Auch abseits des Rasens ist bei Diersbach einiges in Bewegung, wobei sich vieles derzeit eher stabilisiert als verändert. Im Vorstand hat es im Frühjahr einen Wechsel gegeben. Gleichzeitig hat der Trainer selbst seine Zukunft geklärt. "Ich habe vor zwei Wochen verlängert und gehe als Trainer in die nächste Saison mit Diersbach", sagt er. Das ist für den Verein eine wichtige Nachricht, weil nach dem Wechsel im Frühjahr damit nun Klarheit auf der Bank herrscht. Ganz abgeschlossen ist die Personalsuche im Betreuerteam aber noch nicht. Diersbach hält weiterhin Ausschau nach einem Co- bzw. Reservetrainer. Dazu kommt das normale Vereinsleben, das im Sommer im Unterhaus oft genauso wichtig ist wie der Transfermarkt. Der Frühschoppen am vergangenen Sonntag sei gut gelaufen, dazu steht auch noch ein Kleinfeldturnier am morgigen Samstag, 27.6. auf dem Programm. Nicht ganz so erfreulich ist die Lage bei Michael Pötzl. Der Mittelfeldspieler hat sich im Spiel gegen Weng verletzt und muss bis Anfang Juli einen Spezialschuh tragen. Schmidseder rechnet damit, dass Pötzl die Vorbereitung noch nicht voll mitmachen wird können, im Laufe des Herbsts aber in die Mannschaft zurückkehren kann. Weitere Ausfälle gibt es laut dem Trainer derzeit zum Glück nicht.
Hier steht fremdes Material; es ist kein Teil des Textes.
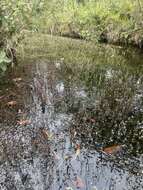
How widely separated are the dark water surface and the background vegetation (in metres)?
1.59

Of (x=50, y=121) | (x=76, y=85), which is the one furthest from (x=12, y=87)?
(x=50, y=121)

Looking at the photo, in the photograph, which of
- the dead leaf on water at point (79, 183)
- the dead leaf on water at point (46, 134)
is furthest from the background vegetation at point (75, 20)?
the dead leaf on water at point (79, 183)

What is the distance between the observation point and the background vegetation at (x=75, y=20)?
12.9m

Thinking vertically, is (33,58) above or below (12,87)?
below

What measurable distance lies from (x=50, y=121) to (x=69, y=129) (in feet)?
2.02

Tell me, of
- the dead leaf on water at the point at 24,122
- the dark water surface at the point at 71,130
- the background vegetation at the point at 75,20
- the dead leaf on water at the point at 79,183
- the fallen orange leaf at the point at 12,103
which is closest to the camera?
the dead leaf on water at the point at 79,183

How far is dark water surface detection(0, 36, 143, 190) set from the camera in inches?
241

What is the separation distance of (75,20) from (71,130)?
19754 millimetres

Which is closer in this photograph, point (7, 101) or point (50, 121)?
point (50, 121)

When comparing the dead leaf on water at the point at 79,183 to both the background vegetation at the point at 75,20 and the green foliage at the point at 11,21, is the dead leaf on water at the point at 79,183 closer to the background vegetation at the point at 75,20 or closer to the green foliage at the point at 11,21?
the background vegetation at the point at 75,20

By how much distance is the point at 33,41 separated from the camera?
74.3 ft

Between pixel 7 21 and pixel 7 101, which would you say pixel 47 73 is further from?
pixel 7 101

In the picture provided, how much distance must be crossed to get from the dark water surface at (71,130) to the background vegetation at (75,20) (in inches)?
62.6

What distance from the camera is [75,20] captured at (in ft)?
87.7
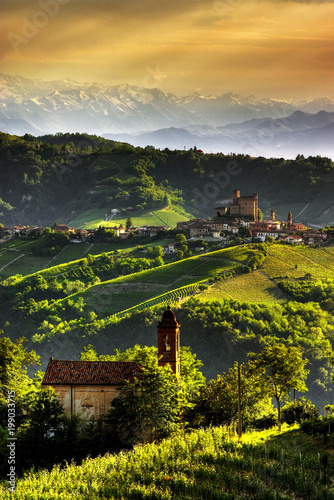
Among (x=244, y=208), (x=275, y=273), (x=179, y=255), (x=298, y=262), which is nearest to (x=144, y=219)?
(x=244, y=208)

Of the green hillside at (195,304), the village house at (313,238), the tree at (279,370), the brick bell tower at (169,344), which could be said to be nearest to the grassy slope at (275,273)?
the green hillside at (195,304)

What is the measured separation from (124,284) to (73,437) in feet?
271

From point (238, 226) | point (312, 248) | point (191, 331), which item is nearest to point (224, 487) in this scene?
point (191, 331)

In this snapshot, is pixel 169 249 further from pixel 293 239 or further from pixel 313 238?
pixel 313 238

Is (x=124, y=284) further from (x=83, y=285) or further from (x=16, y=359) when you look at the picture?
(x=16, y=359)

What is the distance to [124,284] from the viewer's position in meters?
117

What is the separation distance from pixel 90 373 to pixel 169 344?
4274 millimetres

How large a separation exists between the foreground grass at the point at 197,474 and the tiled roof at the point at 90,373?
4.89 m

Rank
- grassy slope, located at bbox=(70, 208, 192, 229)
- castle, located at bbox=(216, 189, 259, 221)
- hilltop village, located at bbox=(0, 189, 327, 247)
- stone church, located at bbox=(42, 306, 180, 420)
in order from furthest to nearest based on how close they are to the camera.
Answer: grassy slope, located at bbox=(70, 208, 192, 229), castle, located at bbox=(216, 189, 259, 221), hilltop village, located at bbox=(0, 189, 327, 247), stone church, located at bbox=(42, 306, 180, 420)

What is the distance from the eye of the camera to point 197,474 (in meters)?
29.3

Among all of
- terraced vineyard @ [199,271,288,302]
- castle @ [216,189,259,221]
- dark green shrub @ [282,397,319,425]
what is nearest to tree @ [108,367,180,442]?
dark green shrub @ [282,397,319,425]

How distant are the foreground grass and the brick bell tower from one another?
6005mm

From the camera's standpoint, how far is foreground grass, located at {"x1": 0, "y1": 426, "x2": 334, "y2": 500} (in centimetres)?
2756

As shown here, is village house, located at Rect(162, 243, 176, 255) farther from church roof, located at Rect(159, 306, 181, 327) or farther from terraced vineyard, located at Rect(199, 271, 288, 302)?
church roof, located at Rect(159, 306, 181, 327)
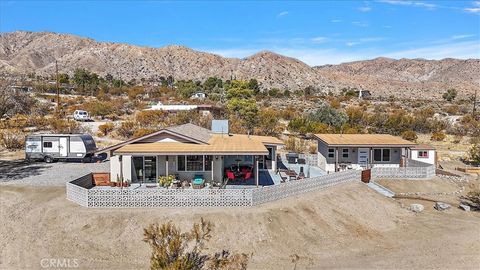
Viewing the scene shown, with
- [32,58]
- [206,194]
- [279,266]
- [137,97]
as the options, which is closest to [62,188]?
[206,194]

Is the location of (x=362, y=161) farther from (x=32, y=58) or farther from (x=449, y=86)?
(x=32, y=58)

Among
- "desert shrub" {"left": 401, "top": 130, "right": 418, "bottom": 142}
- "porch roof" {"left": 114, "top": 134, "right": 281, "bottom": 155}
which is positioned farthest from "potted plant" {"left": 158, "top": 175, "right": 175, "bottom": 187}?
"desert shrub" {"left": 401, "top": 130, "right": 418, "bottom": 142}

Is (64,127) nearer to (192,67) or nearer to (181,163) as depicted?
(181,163)

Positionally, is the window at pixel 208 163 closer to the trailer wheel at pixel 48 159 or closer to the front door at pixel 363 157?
the front door at pixel 363 157

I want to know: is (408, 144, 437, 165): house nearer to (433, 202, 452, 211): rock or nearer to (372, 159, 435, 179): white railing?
(372, 159, 435, 179): white railing

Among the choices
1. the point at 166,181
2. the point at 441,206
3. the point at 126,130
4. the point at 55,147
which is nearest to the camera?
the point at 166,181

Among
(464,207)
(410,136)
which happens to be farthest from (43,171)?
(410,136)
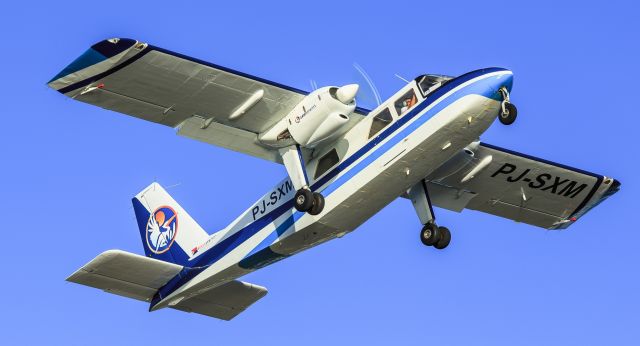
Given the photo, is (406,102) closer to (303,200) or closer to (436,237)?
(303,200)

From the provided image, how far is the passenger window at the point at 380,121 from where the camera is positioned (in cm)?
3206

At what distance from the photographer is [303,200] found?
106ft

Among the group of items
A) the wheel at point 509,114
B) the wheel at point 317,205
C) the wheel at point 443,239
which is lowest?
the wheel at point 443,239

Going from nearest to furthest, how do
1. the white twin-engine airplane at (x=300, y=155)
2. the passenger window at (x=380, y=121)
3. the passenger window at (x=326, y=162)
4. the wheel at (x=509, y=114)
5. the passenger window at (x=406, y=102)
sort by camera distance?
the wheel at (x=509, y=114), the white twin-engine airplane at (x=300, y=155), the passenger window at (x=406, y=102), the passenger window at (x=380, y=121), the passenger window at (x=326, y=162)

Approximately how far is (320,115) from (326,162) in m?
1.30

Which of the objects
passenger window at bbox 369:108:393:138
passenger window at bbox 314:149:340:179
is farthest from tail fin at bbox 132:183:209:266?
passenger window at bbox 369:108:393:138

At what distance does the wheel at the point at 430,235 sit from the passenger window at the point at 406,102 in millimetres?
3646

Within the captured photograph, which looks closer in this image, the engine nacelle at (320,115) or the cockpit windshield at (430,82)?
the cockpit windshield at (430,82)

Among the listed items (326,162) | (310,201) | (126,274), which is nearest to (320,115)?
(326,162)

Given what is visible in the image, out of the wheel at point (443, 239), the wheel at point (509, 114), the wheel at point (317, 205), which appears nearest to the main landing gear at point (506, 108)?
the wheel at point (509, 114)

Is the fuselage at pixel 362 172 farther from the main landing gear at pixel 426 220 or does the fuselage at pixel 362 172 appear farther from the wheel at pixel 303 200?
the main landing gear at pixel 426 220

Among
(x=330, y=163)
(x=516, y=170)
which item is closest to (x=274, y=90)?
(x=330, y=163)

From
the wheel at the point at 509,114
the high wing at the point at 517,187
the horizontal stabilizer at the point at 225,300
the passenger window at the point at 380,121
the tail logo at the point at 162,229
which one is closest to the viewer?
the wheel at the point at 509,114

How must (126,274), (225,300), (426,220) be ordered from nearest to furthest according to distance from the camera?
1. (126,274)
2. (426,220)
3. (225,300)
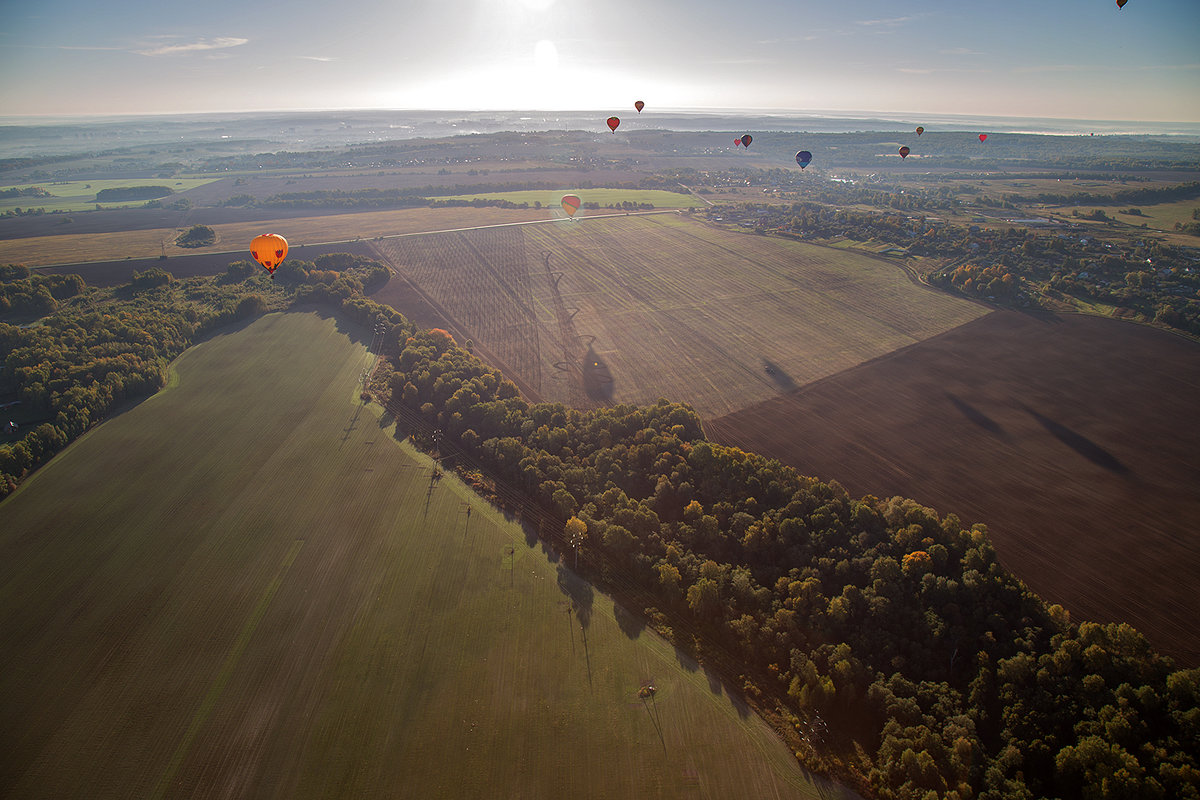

Wenn Schmidseder über die Liga spricht, dann tut er das mit Respekt für die Konkurrenz, aber auch mit einem klaren Blick auf die eigene Arbeit. Besonders beeindruckt hat ihn Union Gurten 1b. Trotz der speziellen Ausgangslage habe die Mannschaft "immer richtig gute Leistungen gebracht und sich nicht aufgegeben", sagt er. Auch Meister Natternbach hebt er hervor und spricht von einem verdienten Titelgewinn mit einer guten eigenen Truppe. Ebenso nennt er den SV Riedau, der den Sprung in die Landesliga über die Relegation geschafft hat. Für Diersbach selbst hebt Schmidseder keinen einzelnen Spieler heraus, sondern lobt das Kollektiv: "Wir haben hier wirklich eine tolle Truppe, sowohl auf dem Feld als auch neben dem Platz. Es lässt sich gut arbeiten mit der Mannschaft in Diersbach", sagt er. Genau auf diesem Zusammenhalt soll nun aufgebaut werden.